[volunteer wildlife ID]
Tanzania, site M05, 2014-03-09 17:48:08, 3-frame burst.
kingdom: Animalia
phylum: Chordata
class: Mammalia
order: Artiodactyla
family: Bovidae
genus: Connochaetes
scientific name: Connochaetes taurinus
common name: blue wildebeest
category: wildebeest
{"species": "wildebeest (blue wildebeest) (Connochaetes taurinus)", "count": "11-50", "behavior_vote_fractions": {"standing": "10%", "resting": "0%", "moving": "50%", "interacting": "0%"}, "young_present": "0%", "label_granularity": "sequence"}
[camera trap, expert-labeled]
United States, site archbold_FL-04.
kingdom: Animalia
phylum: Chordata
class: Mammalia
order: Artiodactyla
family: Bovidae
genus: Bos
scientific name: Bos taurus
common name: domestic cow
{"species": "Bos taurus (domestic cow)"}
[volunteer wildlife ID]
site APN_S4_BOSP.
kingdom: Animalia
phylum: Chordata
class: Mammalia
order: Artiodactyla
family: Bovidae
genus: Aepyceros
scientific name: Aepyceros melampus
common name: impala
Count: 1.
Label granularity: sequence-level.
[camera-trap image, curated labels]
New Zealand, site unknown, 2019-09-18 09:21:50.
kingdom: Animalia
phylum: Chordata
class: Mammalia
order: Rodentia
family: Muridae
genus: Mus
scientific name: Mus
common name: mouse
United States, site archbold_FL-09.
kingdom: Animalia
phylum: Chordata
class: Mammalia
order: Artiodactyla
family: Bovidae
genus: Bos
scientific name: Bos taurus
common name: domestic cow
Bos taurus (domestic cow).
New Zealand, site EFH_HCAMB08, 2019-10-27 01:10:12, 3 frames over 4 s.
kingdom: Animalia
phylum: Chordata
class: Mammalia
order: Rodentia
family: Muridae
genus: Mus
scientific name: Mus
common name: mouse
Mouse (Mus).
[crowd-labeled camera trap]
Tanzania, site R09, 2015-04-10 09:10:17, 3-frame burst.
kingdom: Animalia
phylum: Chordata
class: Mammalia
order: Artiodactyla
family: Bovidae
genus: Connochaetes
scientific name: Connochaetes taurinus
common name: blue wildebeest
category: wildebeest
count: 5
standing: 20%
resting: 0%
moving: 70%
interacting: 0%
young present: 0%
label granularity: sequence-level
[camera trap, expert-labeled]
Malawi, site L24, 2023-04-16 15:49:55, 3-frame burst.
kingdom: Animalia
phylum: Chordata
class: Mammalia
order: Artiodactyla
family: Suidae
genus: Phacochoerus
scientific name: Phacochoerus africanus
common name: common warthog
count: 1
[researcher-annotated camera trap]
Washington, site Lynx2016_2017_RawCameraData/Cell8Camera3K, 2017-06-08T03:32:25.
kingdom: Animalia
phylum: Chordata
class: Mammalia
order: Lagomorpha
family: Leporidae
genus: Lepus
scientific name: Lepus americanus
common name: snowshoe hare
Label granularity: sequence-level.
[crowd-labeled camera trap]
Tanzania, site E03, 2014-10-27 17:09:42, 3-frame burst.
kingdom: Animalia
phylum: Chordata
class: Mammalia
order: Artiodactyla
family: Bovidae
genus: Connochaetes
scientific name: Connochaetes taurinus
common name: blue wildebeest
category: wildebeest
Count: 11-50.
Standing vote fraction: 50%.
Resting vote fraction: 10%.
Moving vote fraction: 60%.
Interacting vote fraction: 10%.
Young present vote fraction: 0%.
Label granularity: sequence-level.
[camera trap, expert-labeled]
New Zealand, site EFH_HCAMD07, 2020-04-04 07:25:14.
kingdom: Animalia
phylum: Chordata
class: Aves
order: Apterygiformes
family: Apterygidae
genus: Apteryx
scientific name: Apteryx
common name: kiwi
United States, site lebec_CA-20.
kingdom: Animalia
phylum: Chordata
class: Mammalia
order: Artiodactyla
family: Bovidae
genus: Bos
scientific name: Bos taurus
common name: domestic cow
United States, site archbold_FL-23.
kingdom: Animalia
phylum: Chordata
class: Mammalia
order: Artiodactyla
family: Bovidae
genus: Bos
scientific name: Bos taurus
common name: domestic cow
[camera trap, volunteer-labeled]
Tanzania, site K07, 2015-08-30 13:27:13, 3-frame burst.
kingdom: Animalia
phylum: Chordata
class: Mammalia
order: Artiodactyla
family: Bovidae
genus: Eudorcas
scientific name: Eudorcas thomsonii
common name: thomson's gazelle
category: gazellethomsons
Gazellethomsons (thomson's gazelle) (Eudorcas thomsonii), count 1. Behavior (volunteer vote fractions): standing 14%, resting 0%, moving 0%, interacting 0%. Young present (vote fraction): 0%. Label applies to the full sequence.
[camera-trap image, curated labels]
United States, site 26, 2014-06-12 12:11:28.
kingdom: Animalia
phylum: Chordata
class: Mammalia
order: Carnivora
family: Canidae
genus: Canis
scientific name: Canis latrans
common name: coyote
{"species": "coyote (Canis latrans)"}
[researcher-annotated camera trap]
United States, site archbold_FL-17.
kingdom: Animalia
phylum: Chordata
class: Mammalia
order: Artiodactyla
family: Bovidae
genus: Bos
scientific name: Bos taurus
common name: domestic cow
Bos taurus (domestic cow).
========================
PROMPT: From the first line down to the last, give the records again exactly.

ANSWER BOX:
[volunteer wildlife ID]
Tanzania, site M05, 2014-03-09 17:48:08, 3-frame burst.
kingdom: Animalia
phylum: Chordata
class: Mammalia
order: Artiodactyla
family: Bovidae
genus: Connochaetes
scientific name: Connochaetes taurinus
common name: blue wildebeest
category: wildebeest
{"species": "wildebeest (blue wildebeest) (Connochaetes taurinus)", "count": "11-50", "behavior_vote_fractions": {"standing": "10%", "resting": "0%", "moving": "50%", "interacting": "0%"}, "young_present": "0%", "label_granularity": "sequence"}
[camera trap, expert-labeled]
United States, site archbold_FL-04.
kingdom: Animalia
phylum: Chordata
class: Mammalia
order: Artiodactyla
family: Bovidae
genus: Bos
scientific name: Bos taurus
common name: domestic cow
{"species": "Bos taurus (domestic cow)"}
[volunteer wildlife ID]
site APN_S4_BOSP.
kingdom: Animalia
phylum: Chordata
class: Mammalia
order: Artiodactyla
family: Bovidae
genus: Aepyceros
scientific name: Aepyceros melampus
common name: impala
Count: 1.
Label granularity: sequence-level.
[camera-trap image, curated labels]
New Zealand, site unknown, 2019-09-18 09:21:50.
kingdom: Animalia
phylum: Chordata
class: Mammalia
order: Rodentia
family: Muridae
genus: Mus
scientific name: Mus
common name: mouse
United States, site archbold_FL-09.
kingdom: Animalia
phylum: Chordata
class: Mammalia
order: Artiodactyla
family: Bovidae
genus: Bos
scientific name: Bos taurus
common name: domestic cow
Bos taurus (domestic cow).
New Zealand, site EFH_HCAMB08, 2019-10-27 01:10:12, 3 frames over 4 s.
kingdom: Animalia
phylum: Chordata
class: Mammalia
order: Rodentia
family: Muridae
genus: Mus
scientific name: Mus
common name: mouse
Mouse (Mus).
[crowd-labeled camera trap]
Tanzania, site R09, 2015-04-10 09:10:17, 3-frame burst.
kingdom: Animalia
phylum: Chordata
class: Mammalia
order: Artiodactyla
family: Bovidae
genus: Connochaetes
scientific name: Connochaetes taurinus
common name: blue wildebeest
category: wildebeest
count: 5
standing: 20%
resting: 0%
moving: 70%
interacting: 0%
young present: 0%
label granularity: sequence-level
[camera trap, expert-labeled]
Malawi, site L24, 2023-04-16 15:49:55, 3-frame burst.
kingdom: Animalia
phylum: Chordata
class: Mammalia
order: Artiodactyla
family: Suidae
genus: Phacochoerus
scientific name: Phacochoerus africanus
common name: common warthog
count: 1
[researcher-annotated camera trap]
Washington, site Lynx2016_2017_RawCameraData/Cell8Camera3K, 2017-06-08T03:32:25.
kingdom: Animalia
phylum: Chordata
class: Mammalia
order: Lagomorpha
family: Leporidae
genus: Lepus
scientific name: Lepus americanus
common name: snowshoe hare
Label granularity: sequence-level.
[crowd-labeled camera trap]
Tanzania, site E03, 2014-10-27 17:09:42, 3-frame burst.
kingdom: Animalia
phylum: Chordata
class: Mammalia
order: Artiodactyla
family: Bovidae
genus: Connochaetes
scientific name: Connochaetes taurinus
common name: blue wildebeest
category: wildebeest
Count: 11-50.
Standing vote fraction: 50%.
Resting vote fraction: 10%.
Moving vote fraction: 60%.
Interacting vote fraction: 10%.
Young present vote fraction: 0%.
Label granularity: sequence-level.
[camera trap, expert-labeled]
New Zealand, site EFH_HCAMD07, 2020-04-04 07:25:14.
kingdom: Animalia
phylum: Chordata
class: Aves
order: Apterygiformes
family: Apterygidae
genus: Apteryx
scientific name: Apteryx
common name: kiwi
United States, site lebec_CA-20.
kingdom: Animalia
phylum: Chordata
class: Mammalia
order: Artiodactyla
family: Bovidae
genus: Bos
scientific name: Bos taurus
common name: domestic cow
United States, site archbold_FL-23.
kingdom: Animalia
phylum: Chordata
class: Mammalia
order: Artiodactyla
family: Bovidae
genus: Bos
scientific name: Bos taurus
common name: domestic cow
[camera trap, volunteer-labeled]
Tanzania, site K07, 2015-08-30 13:27:13, 3-frame burst.
kingdom: Animalia
phylum: Chordata
class: Mammalia
order: Artiodactyla
family: Bovidae
genus: Eudorcas
scientific name: Eudorcas thomsonii
common name: thomson's gazelle
category: gazellethomsons
Gazellethomsons (thomson's gazelle) (Eudorcas thomsonii), count 1. Behavior (volunteer vote fractions): standing 14%, resting 0%, moving 0%, interacting 0%. Young present (vote fraction): 0%. Label applies to the full sequence.
[camera-trap image, curated labels]
United States, site 26, 2014-06-12 12:11:28.
kingdom: Animalia
phylum: Chordata
class: Mammalia
order: Carnivora
family: Canidae
genus: Canis
scientific name: Canis latrans
common name: coyote
{"species": "coyote (Canis latrans)"}
[researcher-annotated camera trap]
United States, site archbold_FL-17.
kingdom: Animalia
phylum: Chordata
class: Mammalia
order: Artiodactyla
family: Bovidae
genus: Bos
scientific name: Bos taurus
common name: domestic cow
Bos taurus (domestic cow).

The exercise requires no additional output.